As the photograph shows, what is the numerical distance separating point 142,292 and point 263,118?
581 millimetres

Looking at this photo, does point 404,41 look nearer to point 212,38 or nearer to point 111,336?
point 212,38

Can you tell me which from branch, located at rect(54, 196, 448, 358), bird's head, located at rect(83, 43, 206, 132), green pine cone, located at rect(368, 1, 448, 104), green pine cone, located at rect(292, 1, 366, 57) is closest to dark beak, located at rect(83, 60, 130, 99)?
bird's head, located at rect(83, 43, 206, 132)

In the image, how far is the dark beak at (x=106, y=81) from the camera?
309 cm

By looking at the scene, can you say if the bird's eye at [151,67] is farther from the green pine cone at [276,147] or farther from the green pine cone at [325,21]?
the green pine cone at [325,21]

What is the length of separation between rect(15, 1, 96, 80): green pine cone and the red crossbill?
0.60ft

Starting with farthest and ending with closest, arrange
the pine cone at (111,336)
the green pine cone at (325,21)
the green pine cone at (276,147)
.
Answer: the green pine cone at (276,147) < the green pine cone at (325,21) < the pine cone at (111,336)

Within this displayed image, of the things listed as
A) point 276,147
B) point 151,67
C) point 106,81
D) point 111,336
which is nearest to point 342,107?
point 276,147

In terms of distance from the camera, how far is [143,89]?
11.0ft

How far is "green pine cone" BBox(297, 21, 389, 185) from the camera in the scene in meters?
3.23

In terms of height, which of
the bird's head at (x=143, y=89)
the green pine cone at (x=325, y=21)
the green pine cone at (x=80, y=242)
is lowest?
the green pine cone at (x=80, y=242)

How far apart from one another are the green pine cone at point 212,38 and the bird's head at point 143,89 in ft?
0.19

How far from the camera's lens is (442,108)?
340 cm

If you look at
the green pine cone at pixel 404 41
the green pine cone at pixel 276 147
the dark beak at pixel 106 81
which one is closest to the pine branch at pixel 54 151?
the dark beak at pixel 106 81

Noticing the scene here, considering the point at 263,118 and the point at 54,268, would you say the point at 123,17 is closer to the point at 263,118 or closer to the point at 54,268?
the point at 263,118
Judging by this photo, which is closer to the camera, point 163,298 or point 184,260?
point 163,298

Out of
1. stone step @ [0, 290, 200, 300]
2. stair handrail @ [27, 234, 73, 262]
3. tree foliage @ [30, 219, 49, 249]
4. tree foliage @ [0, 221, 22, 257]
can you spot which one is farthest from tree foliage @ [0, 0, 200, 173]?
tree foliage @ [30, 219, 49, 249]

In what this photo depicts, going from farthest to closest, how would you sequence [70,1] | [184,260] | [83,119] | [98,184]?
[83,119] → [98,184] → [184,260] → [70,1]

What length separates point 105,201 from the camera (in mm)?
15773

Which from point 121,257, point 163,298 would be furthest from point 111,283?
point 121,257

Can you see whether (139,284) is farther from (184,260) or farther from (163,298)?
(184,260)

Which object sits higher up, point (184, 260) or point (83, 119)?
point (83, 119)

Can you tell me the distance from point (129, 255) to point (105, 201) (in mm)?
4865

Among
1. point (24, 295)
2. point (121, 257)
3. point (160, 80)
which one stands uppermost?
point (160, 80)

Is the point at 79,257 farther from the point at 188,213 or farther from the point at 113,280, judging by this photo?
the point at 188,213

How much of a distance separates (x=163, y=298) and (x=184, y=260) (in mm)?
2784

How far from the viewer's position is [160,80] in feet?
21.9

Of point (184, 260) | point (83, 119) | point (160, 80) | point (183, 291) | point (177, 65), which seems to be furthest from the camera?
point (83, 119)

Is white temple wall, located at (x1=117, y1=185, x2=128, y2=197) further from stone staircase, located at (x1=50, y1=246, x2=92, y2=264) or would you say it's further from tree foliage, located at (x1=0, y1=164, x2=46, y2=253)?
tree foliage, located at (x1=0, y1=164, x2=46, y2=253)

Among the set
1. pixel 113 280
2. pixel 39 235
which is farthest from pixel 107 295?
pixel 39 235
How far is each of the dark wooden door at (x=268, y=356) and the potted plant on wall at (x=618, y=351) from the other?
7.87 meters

DESCRIPTION OF THE TASK => All entries shown above should be printed again exactly.

ANSWER TO THIS EXERCISE =>
As the photograph shows, what is the numerical distance separating point 142,292 and point 263,118?
581 millimetres

Looking at this photo, does point 404,41 look nearer to point 212,38 or nearer to point 111,336?
point 212,38

Can you tell me which from branch, located at rect(54, 196, 448, 358), bird's head, located at rect(83, 43, 206, 132), green pine cone, located at rect(368, 1, 448, 104), green pine cone, located at rect(292, 1, 366, 57) is closest to dark beak, located at rect(83, 60, 130, 99)?
bird's head, located at rect(83, 43, 206, 132)

In the image, how far is the dark beak at (x=106, y=81) from the camera?
309 cm

By looking at the scene, can you say if the bird's eye at [151,67] is farther from the green pine cone at [276,147] or farther from the green pine cone at [325,21]?
the green pine cone at [325,21]

What is the length of separation between rect(15, 1, 96, 80): green pine cone and the red crossbill?
0.60ft

Starting with farthest and ending with closest, arrange
the pine cone at (111,336)
the green pine cone at (325,21)
the green pine cone at (276,147)
.
Answer: the green pine cone at (276,147) < the green pine cone at (325,21) < the pine cone at (111,336)

Within this displayed image, of the things listed as
A) point 276,147
B) point 151,67
C) point 106,81
D) point 111,336
which is nearest to point 342,107?
point 276,147

In terms of distance from the camera, how far is [143,89]?
11.0ft

How far is "green pine cone" BBox(297, 21, 389, 185) from the camera in the scene in meters?
3.23

In terms of height, which of
the bird's head at (x=143, y=89)
the green pine cone at (x=325, y=21)
the green pine cone at (x=80, y=242)
is lowest?
the green pine cone at (x=80, y=242)

How far apart from one another are the green pine cone at point 212,38 and the bird's head at point 143,89 in ft?
0.19

How far from the camera's lens is (442,108)?
340 cm

If you look at
the green pine cone at pixel 404 41
the green pine cone at pixel 276 147
the dark beak at pixel 106 81
which one is closest to the pine branch at pixel 54 151?
the dark beak at pixel 106 81

Noticing the scene here, considering the point at 263,118 and the point at 54,268, would you say the point at 123,17 is closer to the point at 263,118 or closer to the point at 54,268?
the point at 263,118
Judging by this photo, which is closer to the camera, point 163,298 or point 184,260?
point 163,298

Out of
1. stone step @ [0, 290, 200, 300]
2. stair handrail @ [27, 234, 73, 262]
3. tree foliage @ [30, 219, 49, 249]
4. tree foliage @ [0, 221, 22, 257]
can you spot which one is farthest from tree foliage @ [0, 0, 200, 173]?
tree foliage @ [30, 219, 49, 249]

In what this photo depicts, going from farthest to closest, how would you sequence [70,1] | [184,260] | [83,119] | [98,184]?
[83,119] → [98,184] → [184,260] → [70,1]

What length separates point 105,201 from the camera (in mm)?
15773

Which from point 121,257, point 163,298 would be furthest from point 111,283?
point 121,257

Can you see whether (139,284) is farther from (184,260) or farther from (163,298)?
(184,260)

Which object sits higher up, point (184, 260) or point (83, 119)?
point (83, 119)

Can you tell me the distance from point (129, 255) to point (105, 201) (in mm)?
4865

Among
1. point (24, 295)
2. point (121, 257)
3. point (160, 80)
which one stands uppermost?
point (160, 80)

Is the point at 79,257 farther from the point at 188,213 or farther from the point at 113,280, judging by this photo?
the point at 188,213

How much of a distance separates (x=163, y=298) and (x=184, y=260) (in mm)?
2784

How far from the viewer's position is [160,80] in feet?
21.9

Of point (184, 260) | point (83, 119) | point (160, 80) | point (183, 291) | point (177, 65), which seems to be furthest from the camera?
point (83, 119)

Is white temple wall, located at (x1=117, y1=185, x2=128, y2=197) further from stone staircase, located at (x1=50, y1=246, x2=92, y2=264) or would you say it's further from tree foliage, located at (x1=0, y1=164, x2=46, y2=253)?
tree foliage, located at (x1=0, y1=164, x2=46, y2=253)

Among the set
1. pixel 113 280
2. pixel 39 235
which is farthest from pixel 107 295?
pixel 39 235
How far is each of the dark wooden door at (x=268, y=356) and the potted plant on wall at (x=618, y=351) from the other?
7.87 meters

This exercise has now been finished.